[WHAT TO DO]
[a] Using the archaeology post, decide whether each statement agrees with it: (i) the replica swords in the study were made by Neil Burridge; (ii) the post covers a span ending in the 16th century CE; (iii) Bronze Age swords are better than quenched and tempered medium-carbon steel. Answer yes or no for each and quote the deciding words.
[b] Print the archaeology post word for word, everything from "Bronze Age swords have" down to "up in combat.".

[SOURCE DOCUMENT]
——

Insights from Experience, Excavation, and Reconstruction
In September and October, I came across several projects in archaeology which help us understand early warfare. This week’s post will take us from China to Germany, Italy, and England and from the Bronze Age to the 18th century CE.
I will start with the Bronze Age (best age!) then move on to ages of other metals. A German-UK-Chinese team published the latest project trying to understand how Bronze Age swords were used. They examined damage to the edges of originals and then compared it to damage on replica swords by Neil Burridge after performing Andre Lignitzer’s six sword-and-buckler plays. I’d like to see more studies like this borrowing ideas from other martial arts like Shastar Vidiya to see which seem to work best with Bronze Age weapons from Europe. Fifteenth-century German fencing such as Andre Lignitzer’s plays has a lot of blade-on-blade contact and twisty actions while the blades are crossed, whereas other martial arts rely on the shield to defend or prefer simpler weapon-on-weapon actions. But I think that the evidence that swords from some periods often have marks characteristic of controlled parrying, whereas in other periods the edge damage is more random, is valuable. I am also glad that they experimented with common matchups like sword against spear, and not just the rare occasions when a sword was used against another warrior with a sword who was ready for the attack.
Bronze Age swords have better mechanical properties than most of the swords which were ever used in combat, even if they are not as good as quenched and tempered medium-carbon steel. Bronze Age societies deposited vast numbers of swords in graves, rivers, and swamps, so they could certainly wear some out in combat. The people who are obsessed with protecting the edge of their sword in combat tend to come from specific Japanese traditions, most martial arts accept that weapons and horses will be used up in combat.

——

[PROVIDED RECORDS]
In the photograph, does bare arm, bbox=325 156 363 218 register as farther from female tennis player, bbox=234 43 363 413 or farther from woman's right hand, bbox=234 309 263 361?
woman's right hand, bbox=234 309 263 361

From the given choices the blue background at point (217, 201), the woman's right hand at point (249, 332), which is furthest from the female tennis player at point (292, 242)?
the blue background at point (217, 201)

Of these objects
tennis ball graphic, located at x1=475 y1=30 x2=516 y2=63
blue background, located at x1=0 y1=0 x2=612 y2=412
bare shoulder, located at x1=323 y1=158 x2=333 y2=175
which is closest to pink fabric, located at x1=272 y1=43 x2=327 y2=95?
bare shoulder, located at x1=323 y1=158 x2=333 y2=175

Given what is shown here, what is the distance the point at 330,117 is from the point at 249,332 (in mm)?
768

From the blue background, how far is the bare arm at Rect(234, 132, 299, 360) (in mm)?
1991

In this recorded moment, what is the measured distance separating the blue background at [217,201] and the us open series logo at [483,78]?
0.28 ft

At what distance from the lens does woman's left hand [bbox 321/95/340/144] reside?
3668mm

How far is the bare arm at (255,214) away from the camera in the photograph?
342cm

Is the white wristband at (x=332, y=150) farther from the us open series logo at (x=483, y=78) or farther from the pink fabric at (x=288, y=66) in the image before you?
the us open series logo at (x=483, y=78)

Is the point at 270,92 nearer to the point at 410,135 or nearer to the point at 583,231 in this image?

——

[SOLUTIONS BY TASK]
[a]
(i) Yes: "replica swords by Neil Burridge"
(ii) No: "from the Bronze Age to the 18th century CE"
(iii) No: "even if they are not as good as quenched and tempered medium-carbon steel"

[b]
Bronze Age swords have better mechanical properties than most of the swords which were ever used in combat, even if they are not as good as quenched and tempered medium-carbon steel. Bronze Age societies deposited vast numbers of swords in graves, rivers, and swamps, so they could certainly wear some out in combat. The people who are obsessed with protecting the edge of their sword in combat tend to come from specific Japanese traditions, most martial arts accept that weapons and horses will be used up in combat.